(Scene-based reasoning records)
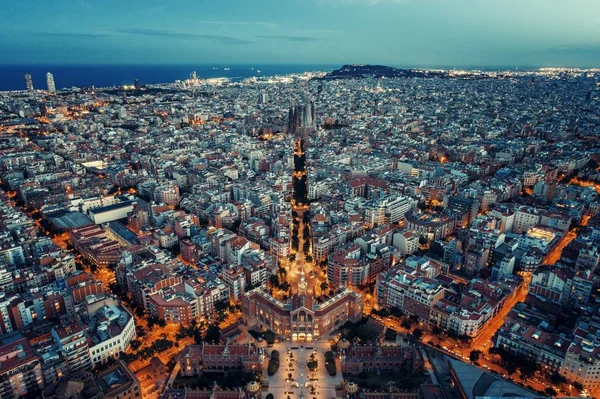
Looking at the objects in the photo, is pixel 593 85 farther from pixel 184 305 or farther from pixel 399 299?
pixel 184 305

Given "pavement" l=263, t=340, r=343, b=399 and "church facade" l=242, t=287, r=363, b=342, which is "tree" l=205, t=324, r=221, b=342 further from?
"pavement" l=263, t=340, r=343, b=399

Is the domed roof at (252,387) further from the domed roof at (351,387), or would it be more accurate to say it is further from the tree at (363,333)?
the tree at (363,333)

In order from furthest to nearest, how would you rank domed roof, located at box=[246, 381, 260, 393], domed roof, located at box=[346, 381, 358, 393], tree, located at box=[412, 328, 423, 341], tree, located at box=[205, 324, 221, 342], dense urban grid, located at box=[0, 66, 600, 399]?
tree, located at box=[412, 328, 423, 341] → tree, located at box=[205, 324, 221, 342] → dense urban grid, located at box=[0, 66, 600, 399] → domed roof, located at box=[246, 381, 260, 393] → domed roof, located at box=[346, 381, 358, 393]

**Task objective**
Rewrite the listing starting at the line that contains "Is the domed" and ending at the end of the listing, with "rank" replaced by "sort" and everything else left as it is.

**Full response**
Is the domed roof at (252,387) further from the domed roof at (351,387), or would it be more accurate to say it is further from the tree at (363,333)?
the tree at (363,333)

In order from furthest to nearest, how would you sort domed roof, located at box=[246, 381, 260, 393], domed roof, located at box=[346, 381, 358, 393], tree, located at box=[412, 328, 423, 341], tree, located at box=[205, 324, 221, 342], dense urban grid, located at box=[0, 66, 600, 399]?
tree, located at box=[412, 328, 423, 341] → tree, located at box=[205, 324, 221, 342] → dense urban grid, located at box=[0, 66, 600, 399] → domed roof, located at box=[246, 381, 260, 393] → domed roof, located at box=[346, 381, 358, 393]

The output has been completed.